Настя обошла диван и забралась на колени мужа. Горячая ладонь тут же опустилась на её живот, погладила любовно, бережно, благоговейно.
– Не знаю, бегемотичек, не знаю. Я понимаю, что рано или поздно должна в его жизнь войти женщина на постоянку, но – может, я и не прав, конечно – мне кажется, это должна быть такая, – он поднял глаза, подобрал выражение, – женщина–мамочка, которая обустроит его дом, сама будет заниматься детьми, гладить ему рубашки и восхищаться его умом.
– Фу, – протянула Настя недовольно. – Дим, ну ты ж умный вроде парень, а друга своего не знаешь совсем. Тебе надо было не женские романы пачками глотать, изучая женскую психологию, а чего–нибудь и мужское тоже. Сева не такой, вот от слова «совсем»!
– Уж я?то его лучше знаю, – самоуверенности Димки мог позавидовать кто угодно.
– А я считаю, ты не знаешь его настоящего до конца.
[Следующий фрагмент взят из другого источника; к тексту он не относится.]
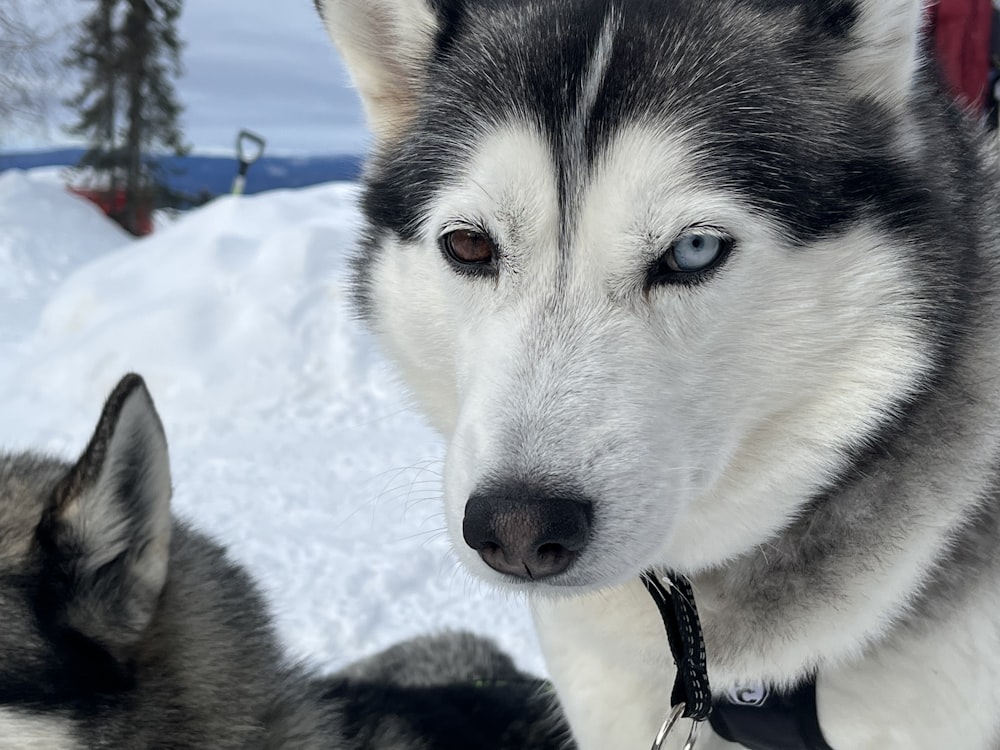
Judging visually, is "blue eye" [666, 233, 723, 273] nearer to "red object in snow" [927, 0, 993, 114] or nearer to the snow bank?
"red object in snow" [927, 0, 993, 114]

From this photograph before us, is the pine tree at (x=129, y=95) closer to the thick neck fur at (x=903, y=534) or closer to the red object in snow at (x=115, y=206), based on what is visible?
the red object in snow at (x=115, y=206)

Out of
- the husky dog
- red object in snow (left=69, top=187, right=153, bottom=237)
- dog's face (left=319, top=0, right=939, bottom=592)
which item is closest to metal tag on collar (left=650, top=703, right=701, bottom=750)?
the husky dog

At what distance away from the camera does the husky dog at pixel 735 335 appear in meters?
1.57

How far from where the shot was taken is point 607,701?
6.81ft

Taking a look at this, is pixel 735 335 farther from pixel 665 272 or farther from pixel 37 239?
pixel 37 239

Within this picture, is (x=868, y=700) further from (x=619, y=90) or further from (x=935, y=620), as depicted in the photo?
(x=619, y=90)

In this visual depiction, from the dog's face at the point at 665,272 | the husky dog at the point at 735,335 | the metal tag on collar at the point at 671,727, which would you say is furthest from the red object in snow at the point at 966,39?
the metal tag on collar at the point at 671,727

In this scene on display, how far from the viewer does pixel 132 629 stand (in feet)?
6.11

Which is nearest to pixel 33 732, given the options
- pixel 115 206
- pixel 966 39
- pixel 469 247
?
pixel 469 247

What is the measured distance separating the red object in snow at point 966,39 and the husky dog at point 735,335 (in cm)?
86

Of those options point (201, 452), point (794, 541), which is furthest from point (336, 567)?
point (794, 541)

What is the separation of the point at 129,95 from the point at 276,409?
16.7 meters

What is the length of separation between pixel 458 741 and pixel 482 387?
3.83 ft

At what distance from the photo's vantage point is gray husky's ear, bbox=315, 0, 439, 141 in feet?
6.72
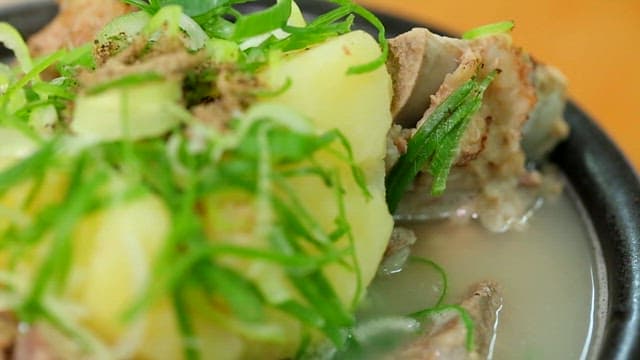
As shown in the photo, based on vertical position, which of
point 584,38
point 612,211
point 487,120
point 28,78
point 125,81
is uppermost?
point 125,81

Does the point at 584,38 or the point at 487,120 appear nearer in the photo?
the point at 487,120

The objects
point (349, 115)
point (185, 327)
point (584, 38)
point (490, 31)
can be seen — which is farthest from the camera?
point (584, 38)

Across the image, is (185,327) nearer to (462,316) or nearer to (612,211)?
(462,316)

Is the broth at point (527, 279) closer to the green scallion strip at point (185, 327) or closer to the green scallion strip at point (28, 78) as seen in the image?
the green scallion strip at point (185, 327)

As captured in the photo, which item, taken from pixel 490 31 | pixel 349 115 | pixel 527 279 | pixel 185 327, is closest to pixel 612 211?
pixel 527 279

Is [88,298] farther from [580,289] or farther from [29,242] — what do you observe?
[580,289]

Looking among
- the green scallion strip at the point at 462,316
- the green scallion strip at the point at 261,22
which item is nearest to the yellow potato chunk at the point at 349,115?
the green scallion strip at the point at 261,22

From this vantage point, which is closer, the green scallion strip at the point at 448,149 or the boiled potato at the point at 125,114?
the boiled potato at the point at 125,114
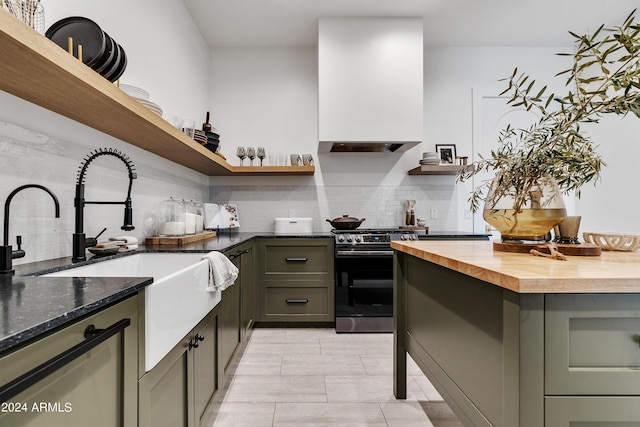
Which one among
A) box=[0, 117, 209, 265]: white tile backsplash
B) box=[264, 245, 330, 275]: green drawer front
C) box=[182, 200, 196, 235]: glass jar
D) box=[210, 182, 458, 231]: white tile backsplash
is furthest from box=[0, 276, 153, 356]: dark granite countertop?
box=[210, 182, 458, 231]: white tile backsplash

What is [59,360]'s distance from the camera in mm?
588

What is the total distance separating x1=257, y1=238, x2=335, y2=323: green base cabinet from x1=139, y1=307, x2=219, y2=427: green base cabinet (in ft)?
4.57

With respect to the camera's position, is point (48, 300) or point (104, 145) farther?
point (104, 145)

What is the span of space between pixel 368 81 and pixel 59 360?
3.16 meters

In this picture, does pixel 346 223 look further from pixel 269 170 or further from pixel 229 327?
pixel 229 327

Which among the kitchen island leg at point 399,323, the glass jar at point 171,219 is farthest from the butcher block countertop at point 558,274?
the glass jar at point 171,219

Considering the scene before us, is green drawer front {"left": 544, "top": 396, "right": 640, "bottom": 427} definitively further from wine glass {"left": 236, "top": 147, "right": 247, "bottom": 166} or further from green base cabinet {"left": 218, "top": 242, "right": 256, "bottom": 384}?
wine glass {"left": 236, "top": 147, "right": 247, "bottom": 166}

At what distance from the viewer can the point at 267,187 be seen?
3.78 m

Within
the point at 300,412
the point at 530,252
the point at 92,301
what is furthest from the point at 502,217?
the point at 300,412

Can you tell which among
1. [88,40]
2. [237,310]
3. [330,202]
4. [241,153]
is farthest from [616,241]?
[241,153]

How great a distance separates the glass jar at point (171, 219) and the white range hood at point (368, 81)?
1.45 metres

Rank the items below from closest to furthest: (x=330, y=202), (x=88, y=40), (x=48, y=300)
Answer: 1. (x=48, y=300)
2. (x=88, y=40)
3. (x=330, y=202)

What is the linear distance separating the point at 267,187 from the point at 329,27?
1731 millimetres

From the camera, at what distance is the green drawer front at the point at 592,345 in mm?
752
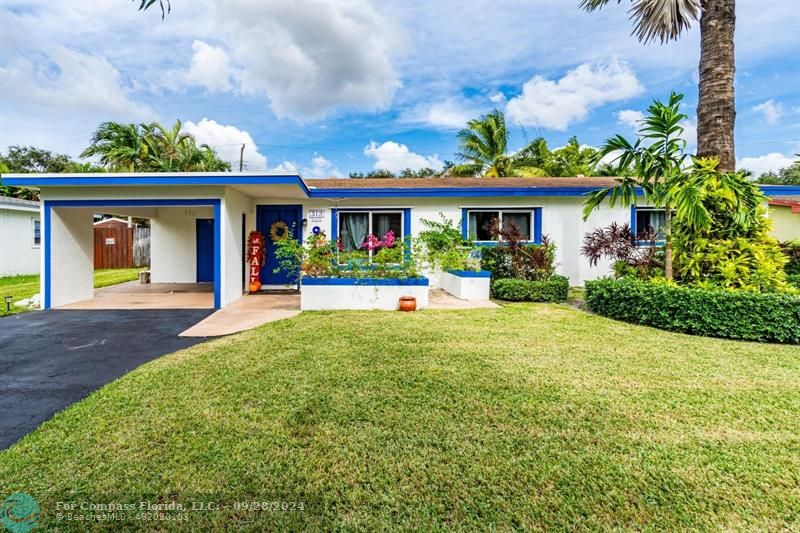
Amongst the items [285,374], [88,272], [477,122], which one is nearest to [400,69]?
[477,122]

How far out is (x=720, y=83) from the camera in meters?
7.07

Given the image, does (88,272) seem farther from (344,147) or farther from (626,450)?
(344,147)

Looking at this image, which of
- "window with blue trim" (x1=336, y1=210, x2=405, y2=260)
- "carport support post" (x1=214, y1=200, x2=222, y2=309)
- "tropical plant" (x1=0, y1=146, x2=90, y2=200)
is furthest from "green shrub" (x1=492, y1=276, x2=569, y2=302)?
"tropical plant" (x1=0, y1=146, x2=90, y2=200)

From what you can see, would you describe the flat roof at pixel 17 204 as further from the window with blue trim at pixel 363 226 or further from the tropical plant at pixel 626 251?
the tropical plant at pixel 626 251

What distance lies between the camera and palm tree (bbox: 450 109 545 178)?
22.8 meters

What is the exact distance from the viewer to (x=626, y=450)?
2.71 meters

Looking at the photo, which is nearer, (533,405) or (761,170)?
(533,405)

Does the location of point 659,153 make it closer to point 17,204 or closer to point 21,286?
point 21,286

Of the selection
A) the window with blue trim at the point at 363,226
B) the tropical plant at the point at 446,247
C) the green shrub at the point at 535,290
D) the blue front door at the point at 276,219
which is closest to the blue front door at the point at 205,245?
the blue front door at the point at 276,219

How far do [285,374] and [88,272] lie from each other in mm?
8609

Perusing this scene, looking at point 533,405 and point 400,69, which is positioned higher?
point 400,69

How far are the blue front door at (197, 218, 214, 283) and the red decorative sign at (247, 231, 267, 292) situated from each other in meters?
2.99

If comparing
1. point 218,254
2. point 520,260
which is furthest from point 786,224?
point 218,254

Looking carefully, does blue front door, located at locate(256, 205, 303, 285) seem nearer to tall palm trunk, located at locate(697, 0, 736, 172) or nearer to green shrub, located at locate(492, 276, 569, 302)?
green shrub, located at locate(492, 276, 569, 302)
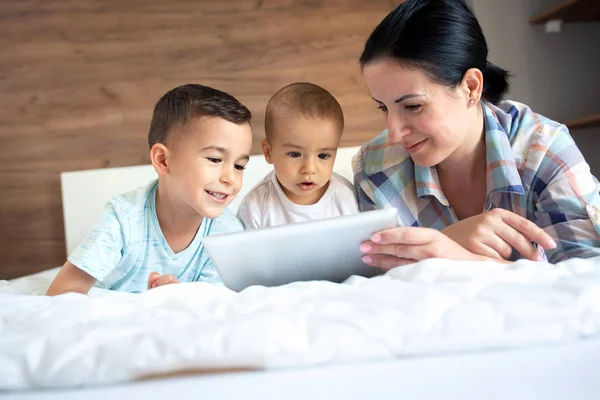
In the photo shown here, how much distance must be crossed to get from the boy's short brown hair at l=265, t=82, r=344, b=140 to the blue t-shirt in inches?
13.5

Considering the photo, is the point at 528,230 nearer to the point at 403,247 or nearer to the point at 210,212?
the point at 403,247

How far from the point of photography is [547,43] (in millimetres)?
2492

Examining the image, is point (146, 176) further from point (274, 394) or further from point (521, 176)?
point (274, 394)

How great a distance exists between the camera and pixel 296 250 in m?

Вы, мужчины, друг перед другом слишком понтуетесь, многое скрываете. А Сева – он же вообще манипулятор чистой воды, даже тебе до него далеко, – ткнула пальчиком в грудь мужа Анастасия. – И не спорь. Ты посмотри на то, как вы с Яриком о нём заботитесь. Ой, Севе нужно то, Севе нужно сё. Севочку обижают девушки, требуют от него любви и заботы, ля–ля–ля. Дим, да он просто даёт вам реализовать свои «папские», – вернула она подачу про женщину–мамочку, – замашки и кого–то защищать и опекать. Ему так удобнее и проще, и вы при деле, ещё и довольные.
Дима посмотрел тяжёлым взглядом, но промолчал. Где–то через минуту брови его удивлённо поползли вверх.
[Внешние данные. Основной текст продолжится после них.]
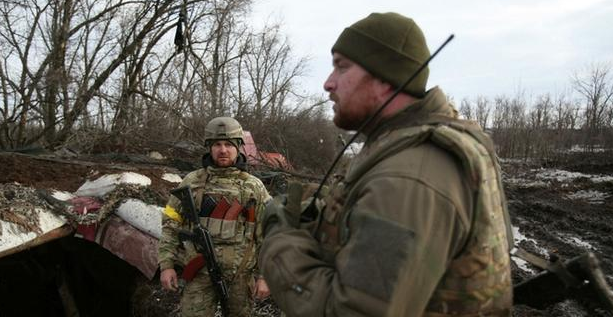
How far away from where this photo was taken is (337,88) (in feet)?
4.34

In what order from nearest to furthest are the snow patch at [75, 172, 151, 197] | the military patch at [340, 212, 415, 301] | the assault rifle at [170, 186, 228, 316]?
the military patch at [340, 212, 415, 301] < the assault rifle at [170, 186, 228, 316] < the snow patch at [75, 172, 151, 197]

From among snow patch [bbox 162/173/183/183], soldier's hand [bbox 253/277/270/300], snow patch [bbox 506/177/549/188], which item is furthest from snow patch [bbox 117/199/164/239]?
snow patch [bbox 506/177/549/188]

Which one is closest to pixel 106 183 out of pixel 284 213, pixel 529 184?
pixel 284 213

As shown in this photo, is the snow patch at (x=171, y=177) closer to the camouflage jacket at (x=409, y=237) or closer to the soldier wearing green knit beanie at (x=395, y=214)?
the soldier wearing green knit beanie at (x=395, y=214)

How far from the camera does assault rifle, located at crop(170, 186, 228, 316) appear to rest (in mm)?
2756

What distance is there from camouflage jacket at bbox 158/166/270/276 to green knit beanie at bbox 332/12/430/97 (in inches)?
72.1

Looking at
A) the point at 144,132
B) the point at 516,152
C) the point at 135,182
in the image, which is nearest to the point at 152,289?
the point at 135,182

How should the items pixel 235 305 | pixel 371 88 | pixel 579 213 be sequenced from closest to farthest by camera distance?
1. pixel 371 88
2. pixel 235 305
3. pixel 579 213

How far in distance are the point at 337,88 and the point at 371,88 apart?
0.34 feet

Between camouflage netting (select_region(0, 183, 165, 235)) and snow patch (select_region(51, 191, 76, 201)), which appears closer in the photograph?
camouflage netting (select_region(0, 183, 165, 235))

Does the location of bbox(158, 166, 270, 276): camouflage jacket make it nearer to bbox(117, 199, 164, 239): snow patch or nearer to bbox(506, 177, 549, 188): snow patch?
bbox(117, 199, 164, 239): snow patch

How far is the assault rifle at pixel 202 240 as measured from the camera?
108 inches

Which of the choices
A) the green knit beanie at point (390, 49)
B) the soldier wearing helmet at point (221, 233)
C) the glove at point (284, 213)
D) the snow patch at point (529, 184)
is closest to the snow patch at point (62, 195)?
the soldier wearing helmet at point (221, 233)

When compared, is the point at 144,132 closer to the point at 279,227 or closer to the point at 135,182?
the point at 135,182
– Вот же козёл. Да я сам позвоню Ксюше и проинструктирую, как его захомутать! Опыты он на мне ставит! – парень выругался, да ещё и от мата не удержался, что случалось в присутствии Насти настолько редко, что она искренне верила: муж не матерится. – Яр его убьёт.
– Можешь ему сказать. Уверена, он никого даже пальцем не тронет. Учитывая, что вы все росли под его неустанным контролем и опекой, главная курица–наседка в вашей компании – это именно он. Так что нет, не убьёт.
– Настя! – Дима выглядел шокировано.
– А что я такого сказала? Правду и ничего кроме правды.
– Яр из нас самый крутой. Его все боялись всегда. Как ты можешь говорить о нём в таком ключе? – возмущался парень. – Ты чего вообще?
– Дим, он крутой и всё такое, я не спорю. Но у него же страсть всех опекать и заботиться. Давай поспорим, что как только он узнает, что я беременна, он найдёт нам лучшего врача и заставит к нему ходить?
– Мы ведь уже нашли врача. Или не нашли? Ты говорила…
– А это не важно, – перебила мужа Настя. – Он скажет, что его врач лучше и так далее. Я уже об этом думала и даже морально почти готова.
– Да это вообще не его дело!
Дима спорил больше из чувства противоречия. Яр никому не позволял лезть в его жизнь, но сам не отказывал себе в подобном удовольствии. Сева, да и сам Димка с детства ему в рот заглядывали да во всём повторюшничали, где только могли. Неудивительно, что Ярослав привык и опекать, и советовать, а они – прислушиваться как минимум.
К чести Яра Димка не мог припомнить ни единого случая, когда тот пользовался их дружбой в личных целях или давал неразумные советы. Доверие в их троице было почти стопроцентным.
– Ню–ню, – съехидничала Настя. – Вот увидишь, всё будет так, как я сказала.
– Я же говорю: ведьма! Ещё и с провидческими способностями, – тут же переключился Дима на любимую жену. Руки заскользили по стройному телу, обняли за талию, потянули на себя.